A run of rows

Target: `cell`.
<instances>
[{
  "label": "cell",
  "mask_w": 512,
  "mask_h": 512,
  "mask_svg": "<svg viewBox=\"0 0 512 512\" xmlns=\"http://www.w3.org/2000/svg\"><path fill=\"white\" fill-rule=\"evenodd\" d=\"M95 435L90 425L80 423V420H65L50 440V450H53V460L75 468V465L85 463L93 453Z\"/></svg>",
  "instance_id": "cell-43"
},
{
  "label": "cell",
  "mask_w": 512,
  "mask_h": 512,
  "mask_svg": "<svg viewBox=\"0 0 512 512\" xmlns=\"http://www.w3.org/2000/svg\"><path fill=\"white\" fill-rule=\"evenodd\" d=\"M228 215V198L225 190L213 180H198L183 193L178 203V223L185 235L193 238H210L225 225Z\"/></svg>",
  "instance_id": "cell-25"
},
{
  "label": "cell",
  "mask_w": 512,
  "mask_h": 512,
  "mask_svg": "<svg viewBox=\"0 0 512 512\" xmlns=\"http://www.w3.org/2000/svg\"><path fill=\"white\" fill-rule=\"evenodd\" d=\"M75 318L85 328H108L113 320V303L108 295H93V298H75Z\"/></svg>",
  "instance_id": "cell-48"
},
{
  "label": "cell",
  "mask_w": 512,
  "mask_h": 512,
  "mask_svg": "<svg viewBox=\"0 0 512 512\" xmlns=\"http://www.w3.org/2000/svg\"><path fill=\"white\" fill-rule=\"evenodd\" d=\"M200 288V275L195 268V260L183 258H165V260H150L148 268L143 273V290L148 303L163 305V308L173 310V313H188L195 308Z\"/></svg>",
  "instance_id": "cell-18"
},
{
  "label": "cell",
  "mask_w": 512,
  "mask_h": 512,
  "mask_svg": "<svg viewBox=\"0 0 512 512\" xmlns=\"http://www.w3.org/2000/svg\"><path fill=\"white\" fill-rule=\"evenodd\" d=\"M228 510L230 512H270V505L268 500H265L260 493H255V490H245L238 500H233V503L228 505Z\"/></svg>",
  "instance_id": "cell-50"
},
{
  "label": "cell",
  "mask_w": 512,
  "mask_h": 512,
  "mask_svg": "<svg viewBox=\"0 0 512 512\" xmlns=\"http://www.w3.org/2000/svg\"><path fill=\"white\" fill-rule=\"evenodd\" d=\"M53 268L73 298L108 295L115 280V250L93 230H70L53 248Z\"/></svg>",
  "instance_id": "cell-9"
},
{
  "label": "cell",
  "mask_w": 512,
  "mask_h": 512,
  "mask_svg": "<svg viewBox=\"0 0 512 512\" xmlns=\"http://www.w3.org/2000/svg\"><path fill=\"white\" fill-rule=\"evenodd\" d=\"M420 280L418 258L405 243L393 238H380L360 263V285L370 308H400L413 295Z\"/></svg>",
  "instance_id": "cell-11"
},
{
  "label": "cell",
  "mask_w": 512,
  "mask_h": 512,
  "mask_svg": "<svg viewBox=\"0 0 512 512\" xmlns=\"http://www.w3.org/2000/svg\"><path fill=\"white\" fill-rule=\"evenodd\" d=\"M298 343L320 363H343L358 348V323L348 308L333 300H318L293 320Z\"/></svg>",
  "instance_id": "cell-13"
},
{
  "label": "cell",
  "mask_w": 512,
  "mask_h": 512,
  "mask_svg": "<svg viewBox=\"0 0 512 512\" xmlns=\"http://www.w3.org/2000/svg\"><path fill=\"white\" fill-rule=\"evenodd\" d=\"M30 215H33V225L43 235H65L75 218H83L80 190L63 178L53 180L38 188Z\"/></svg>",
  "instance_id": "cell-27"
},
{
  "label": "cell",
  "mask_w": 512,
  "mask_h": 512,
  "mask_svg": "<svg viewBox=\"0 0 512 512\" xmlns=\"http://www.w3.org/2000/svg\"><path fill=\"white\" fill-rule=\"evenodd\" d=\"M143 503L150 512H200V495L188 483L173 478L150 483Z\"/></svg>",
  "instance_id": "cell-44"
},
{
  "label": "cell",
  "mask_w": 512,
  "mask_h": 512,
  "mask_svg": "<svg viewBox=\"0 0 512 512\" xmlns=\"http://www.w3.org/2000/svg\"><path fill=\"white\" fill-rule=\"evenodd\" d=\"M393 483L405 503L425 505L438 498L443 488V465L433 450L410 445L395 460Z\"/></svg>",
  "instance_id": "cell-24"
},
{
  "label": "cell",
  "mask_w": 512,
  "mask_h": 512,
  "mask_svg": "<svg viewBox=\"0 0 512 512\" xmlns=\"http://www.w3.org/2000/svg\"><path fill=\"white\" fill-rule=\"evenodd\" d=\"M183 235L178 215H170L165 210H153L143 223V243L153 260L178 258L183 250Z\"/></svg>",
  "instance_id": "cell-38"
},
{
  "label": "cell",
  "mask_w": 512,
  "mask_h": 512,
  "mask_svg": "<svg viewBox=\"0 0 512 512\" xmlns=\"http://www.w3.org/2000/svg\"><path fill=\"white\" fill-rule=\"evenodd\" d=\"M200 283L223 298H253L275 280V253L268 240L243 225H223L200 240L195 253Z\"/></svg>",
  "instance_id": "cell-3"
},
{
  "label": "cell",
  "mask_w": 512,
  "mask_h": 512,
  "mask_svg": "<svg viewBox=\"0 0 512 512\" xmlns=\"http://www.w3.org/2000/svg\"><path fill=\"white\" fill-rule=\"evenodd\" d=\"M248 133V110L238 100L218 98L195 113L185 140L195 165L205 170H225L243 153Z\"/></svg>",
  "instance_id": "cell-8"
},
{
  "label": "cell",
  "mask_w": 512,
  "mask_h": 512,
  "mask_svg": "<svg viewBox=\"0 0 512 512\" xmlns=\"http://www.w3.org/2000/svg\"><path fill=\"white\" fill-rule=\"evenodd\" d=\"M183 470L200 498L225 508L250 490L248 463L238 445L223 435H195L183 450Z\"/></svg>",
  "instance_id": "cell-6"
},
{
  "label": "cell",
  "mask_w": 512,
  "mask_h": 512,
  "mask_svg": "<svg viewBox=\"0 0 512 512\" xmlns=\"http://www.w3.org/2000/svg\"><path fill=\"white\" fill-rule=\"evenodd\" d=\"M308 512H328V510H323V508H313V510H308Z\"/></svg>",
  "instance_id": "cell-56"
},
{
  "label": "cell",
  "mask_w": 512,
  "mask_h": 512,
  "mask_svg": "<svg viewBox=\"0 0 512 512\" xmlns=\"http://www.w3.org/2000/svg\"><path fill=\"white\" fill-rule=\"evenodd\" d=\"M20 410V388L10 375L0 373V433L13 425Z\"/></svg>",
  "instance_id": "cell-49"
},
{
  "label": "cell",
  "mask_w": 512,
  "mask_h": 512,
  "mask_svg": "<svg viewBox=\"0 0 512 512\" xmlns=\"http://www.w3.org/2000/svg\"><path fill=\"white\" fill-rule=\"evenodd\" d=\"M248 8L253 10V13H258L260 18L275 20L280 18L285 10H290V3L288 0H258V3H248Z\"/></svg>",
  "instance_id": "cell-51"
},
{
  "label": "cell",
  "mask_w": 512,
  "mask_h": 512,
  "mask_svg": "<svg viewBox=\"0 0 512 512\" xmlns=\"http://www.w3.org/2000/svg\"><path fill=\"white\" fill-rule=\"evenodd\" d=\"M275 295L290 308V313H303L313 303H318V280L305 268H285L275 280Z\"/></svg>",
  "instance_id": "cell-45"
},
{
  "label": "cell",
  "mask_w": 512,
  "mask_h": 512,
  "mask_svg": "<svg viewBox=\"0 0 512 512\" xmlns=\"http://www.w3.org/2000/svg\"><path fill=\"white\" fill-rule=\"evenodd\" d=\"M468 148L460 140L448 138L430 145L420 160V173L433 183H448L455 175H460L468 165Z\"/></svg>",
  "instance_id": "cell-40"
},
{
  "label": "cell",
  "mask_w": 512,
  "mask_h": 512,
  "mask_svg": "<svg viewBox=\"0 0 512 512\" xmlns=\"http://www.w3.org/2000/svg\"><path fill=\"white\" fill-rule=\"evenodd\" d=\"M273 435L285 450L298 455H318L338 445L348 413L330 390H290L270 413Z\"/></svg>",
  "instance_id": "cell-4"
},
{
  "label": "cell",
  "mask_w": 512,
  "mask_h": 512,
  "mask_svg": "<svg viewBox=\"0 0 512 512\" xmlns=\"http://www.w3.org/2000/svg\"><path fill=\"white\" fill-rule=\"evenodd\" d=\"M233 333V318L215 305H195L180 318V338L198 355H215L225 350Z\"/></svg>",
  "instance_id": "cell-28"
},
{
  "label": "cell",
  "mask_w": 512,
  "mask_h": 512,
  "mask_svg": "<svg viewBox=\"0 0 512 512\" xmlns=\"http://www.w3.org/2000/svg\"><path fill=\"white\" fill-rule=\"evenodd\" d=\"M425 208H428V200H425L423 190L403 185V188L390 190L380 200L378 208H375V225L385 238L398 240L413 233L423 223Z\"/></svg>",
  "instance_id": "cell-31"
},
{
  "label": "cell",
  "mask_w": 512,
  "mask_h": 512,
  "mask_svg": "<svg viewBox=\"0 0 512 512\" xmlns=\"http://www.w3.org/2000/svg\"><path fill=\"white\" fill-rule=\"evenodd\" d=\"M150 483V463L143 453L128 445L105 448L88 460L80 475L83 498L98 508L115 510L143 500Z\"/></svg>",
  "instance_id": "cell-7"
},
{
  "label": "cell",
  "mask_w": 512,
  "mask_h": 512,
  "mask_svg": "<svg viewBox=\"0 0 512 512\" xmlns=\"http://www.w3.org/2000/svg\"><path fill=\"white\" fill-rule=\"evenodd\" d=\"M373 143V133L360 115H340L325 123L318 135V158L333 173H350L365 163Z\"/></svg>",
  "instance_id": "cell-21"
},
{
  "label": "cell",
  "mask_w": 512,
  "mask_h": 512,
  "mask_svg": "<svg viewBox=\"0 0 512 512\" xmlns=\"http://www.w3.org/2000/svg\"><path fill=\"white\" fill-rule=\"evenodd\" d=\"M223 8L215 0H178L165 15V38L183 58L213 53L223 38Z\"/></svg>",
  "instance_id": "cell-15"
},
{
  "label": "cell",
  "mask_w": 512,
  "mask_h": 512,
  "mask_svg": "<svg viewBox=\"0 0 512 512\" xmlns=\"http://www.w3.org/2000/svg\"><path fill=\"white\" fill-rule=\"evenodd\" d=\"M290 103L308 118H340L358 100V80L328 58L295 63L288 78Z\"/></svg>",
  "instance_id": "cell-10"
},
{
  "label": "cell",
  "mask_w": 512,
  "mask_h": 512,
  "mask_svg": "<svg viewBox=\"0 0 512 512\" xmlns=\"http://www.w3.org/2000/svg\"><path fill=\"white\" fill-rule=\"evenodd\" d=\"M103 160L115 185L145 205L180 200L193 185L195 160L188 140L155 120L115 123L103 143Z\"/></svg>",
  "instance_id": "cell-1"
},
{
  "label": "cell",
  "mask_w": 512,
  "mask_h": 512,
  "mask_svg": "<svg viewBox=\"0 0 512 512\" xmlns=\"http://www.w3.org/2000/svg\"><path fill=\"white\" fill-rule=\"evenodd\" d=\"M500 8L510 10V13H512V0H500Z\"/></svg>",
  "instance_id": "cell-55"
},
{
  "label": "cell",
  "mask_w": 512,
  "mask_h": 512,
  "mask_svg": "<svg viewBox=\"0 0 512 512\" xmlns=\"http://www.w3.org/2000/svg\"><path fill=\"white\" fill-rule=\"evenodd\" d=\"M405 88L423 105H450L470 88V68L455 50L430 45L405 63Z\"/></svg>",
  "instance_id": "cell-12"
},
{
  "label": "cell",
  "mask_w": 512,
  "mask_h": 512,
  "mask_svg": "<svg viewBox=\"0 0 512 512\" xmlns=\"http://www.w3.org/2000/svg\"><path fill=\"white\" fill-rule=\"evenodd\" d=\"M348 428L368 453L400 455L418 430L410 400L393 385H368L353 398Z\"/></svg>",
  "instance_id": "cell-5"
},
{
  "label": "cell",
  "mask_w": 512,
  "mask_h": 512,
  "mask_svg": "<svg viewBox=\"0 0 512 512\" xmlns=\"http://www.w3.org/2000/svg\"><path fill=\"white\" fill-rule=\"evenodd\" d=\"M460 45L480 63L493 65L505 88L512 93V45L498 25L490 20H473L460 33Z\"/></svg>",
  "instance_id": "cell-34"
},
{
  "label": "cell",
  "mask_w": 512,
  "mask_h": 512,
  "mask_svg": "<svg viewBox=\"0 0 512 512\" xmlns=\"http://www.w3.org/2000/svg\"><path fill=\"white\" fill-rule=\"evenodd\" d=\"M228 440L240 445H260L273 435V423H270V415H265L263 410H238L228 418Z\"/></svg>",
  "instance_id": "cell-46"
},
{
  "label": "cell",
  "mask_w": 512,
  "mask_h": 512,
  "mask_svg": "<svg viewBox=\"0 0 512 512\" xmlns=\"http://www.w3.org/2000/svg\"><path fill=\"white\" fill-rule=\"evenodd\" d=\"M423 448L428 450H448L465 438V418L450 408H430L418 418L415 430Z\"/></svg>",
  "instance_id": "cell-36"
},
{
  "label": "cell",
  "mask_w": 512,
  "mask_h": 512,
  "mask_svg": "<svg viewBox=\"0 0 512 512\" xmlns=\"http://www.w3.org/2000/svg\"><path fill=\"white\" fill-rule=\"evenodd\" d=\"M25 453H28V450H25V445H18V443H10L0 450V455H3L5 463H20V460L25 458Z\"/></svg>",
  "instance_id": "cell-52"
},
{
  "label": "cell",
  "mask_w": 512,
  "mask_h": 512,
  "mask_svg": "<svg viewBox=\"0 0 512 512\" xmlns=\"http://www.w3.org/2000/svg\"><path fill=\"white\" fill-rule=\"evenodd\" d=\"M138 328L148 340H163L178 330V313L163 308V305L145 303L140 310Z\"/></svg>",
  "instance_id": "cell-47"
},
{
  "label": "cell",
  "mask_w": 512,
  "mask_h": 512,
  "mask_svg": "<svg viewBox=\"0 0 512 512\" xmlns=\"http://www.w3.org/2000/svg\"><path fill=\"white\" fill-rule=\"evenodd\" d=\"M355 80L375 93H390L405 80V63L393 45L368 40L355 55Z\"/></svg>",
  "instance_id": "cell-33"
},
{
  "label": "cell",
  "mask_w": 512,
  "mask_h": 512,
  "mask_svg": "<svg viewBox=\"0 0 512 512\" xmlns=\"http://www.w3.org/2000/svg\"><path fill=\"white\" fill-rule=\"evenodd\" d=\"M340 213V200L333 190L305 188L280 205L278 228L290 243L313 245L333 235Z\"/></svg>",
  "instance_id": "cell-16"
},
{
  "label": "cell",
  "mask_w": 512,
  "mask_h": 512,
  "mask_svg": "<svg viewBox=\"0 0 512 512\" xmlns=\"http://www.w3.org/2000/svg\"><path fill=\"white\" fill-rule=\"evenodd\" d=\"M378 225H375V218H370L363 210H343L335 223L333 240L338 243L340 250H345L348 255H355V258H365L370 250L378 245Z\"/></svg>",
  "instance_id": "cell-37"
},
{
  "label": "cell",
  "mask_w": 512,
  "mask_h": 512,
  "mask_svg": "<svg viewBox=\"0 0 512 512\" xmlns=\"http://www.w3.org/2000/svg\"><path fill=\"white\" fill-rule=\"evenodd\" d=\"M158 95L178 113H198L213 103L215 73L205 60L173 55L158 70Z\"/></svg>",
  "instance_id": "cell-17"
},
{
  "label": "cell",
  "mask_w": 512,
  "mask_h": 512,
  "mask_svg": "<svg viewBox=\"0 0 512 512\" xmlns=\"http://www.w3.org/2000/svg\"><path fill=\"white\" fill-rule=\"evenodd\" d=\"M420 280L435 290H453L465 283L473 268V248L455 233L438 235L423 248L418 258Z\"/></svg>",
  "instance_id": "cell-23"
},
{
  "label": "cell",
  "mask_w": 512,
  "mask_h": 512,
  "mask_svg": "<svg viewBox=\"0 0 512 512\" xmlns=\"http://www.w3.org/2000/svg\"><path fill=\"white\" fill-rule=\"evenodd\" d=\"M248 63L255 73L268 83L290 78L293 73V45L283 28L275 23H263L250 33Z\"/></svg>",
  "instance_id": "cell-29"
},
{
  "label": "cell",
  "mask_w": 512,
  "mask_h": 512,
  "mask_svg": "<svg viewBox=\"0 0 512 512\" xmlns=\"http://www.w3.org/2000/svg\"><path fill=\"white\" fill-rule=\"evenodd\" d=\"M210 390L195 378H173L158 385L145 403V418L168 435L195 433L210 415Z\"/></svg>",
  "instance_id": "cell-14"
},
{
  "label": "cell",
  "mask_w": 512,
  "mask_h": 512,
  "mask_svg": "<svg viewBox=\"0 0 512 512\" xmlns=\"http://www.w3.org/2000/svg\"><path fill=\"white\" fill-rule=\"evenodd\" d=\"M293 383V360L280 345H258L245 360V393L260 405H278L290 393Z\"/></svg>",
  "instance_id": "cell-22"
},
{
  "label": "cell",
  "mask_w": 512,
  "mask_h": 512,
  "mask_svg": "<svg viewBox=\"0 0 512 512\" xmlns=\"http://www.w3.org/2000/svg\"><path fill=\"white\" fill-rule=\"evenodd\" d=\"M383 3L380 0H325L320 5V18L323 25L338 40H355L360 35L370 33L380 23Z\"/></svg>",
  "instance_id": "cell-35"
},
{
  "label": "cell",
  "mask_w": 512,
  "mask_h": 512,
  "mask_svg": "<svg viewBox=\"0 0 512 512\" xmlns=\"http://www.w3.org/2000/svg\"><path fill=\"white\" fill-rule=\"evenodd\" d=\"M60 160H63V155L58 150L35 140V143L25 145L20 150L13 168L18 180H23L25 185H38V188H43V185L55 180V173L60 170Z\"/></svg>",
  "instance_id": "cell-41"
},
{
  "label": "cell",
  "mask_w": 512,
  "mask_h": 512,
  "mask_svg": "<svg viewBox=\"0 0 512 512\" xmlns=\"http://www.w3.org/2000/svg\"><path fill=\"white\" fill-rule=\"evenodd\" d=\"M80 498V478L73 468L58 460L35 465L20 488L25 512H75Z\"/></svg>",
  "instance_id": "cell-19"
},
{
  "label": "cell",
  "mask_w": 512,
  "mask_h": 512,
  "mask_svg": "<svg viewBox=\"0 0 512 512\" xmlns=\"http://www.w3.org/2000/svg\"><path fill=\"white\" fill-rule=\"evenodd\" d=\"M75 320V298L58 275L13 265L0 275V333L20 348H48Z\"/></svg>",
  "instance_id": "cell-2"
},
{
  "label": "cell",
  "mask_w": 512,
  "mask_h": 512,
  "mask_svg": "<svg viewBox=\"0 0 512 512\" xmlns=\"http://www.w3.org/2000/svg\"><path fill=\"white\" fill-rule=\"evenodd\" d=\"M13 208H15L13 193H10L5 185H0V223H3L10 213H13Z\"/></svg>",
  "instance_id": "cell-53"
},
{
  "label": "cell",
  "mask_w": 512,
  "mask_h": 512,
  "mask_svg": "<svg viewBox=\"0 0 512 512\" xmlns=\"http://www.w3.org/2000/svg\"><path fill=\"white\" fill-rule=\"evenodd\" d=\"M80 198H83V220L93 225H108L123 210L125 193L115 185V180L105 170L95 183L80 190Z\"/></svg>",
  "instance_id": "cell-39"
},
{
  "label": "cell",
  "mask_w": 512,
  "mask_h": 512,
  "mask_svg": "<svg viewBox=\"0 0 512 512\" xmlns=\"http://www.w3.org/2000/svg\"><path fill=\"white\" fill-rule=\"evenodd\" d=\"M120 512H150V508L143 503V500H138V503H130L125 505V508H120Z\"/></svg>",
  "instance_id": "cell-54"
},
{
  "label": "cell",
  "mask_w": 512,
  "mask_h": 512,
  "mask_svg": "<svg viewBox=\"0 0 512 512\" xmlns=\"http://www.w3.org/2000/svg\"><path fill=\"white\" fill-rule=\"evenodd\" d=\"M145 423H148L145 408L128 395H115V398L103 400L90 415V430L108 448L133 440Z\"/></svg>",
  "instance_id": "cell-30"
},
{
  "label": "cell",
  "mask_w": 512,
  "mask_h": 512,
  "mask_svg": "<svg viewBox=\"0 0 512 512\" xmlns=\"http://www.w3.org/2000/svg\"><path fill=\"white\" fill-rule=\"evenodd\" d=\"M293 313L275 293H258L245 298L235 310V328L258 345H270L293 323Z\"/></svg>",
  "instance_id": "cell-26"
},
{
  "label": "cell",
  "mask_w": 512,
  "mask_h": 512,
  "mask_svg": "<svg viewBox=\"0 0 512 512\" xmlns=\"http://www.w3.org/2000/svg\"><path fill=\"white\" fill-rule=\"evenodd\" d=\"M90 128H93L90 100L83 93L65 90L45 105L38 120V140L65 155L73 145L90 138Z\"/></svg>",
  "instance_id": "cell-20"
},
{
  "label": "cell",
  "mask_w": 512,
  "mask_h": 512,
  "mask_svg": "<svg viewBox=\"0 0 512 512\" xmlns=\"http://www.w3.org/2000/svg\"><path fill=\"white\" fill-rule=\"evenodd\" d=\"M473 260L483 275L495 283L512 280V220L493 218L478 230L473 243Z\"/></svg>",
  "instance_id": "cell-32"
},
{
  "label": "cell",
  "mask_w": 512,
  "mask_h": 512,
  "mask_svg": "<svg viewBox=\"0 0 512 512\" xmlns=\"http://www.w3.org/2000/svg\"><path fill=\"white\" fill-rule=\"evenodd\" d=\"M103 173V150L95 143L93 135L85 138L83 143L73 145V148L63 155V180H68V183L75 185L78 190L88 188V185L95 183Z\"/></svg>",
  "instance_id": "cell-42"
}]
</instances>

TASK REQUIREMENTS: Write these lines as a numbered list, leaving out any blank lines. Begin at the first line of the rows and stop after the line that has "215V198L225 190L213 180H198L183".

COMPLETE OUTPUT:
1. Target: `cell`.
2. <instances>
3. [{
4.   "label": "cell",
5.   "mask_w": 512,
6.   "mask_h": 512,
7.   "mask_svg": "<svg viewBox=\"0 0 512 512\" xmlns=\"http://www.w3.org/2000/svg\"><path fill=\"white\" fill-rule=\"evenodd\" d=\"M95 435L90 425L80 423V420H65L50 440V450H53V460L75 468V465L85 463L93 453Z\"/></svg>",
8.   "instance_id": "cell-43"
9. },
10. {
11.   "label": "cell",
12.   "mask_w": 512,
13.   "mask_h": 512,
14.   "mask_svg": "<svg viewBox=\"0 0 512 512\" xmlns=\"http://www.w3.org/2000/svg\"><path fill=\"white\" fill-rule=\"evenodd\" d=\"M228 215V198L225 190L213 180H198L183 193L178 203V223L185 235L193 238H210L225 225Z\"/></svg>",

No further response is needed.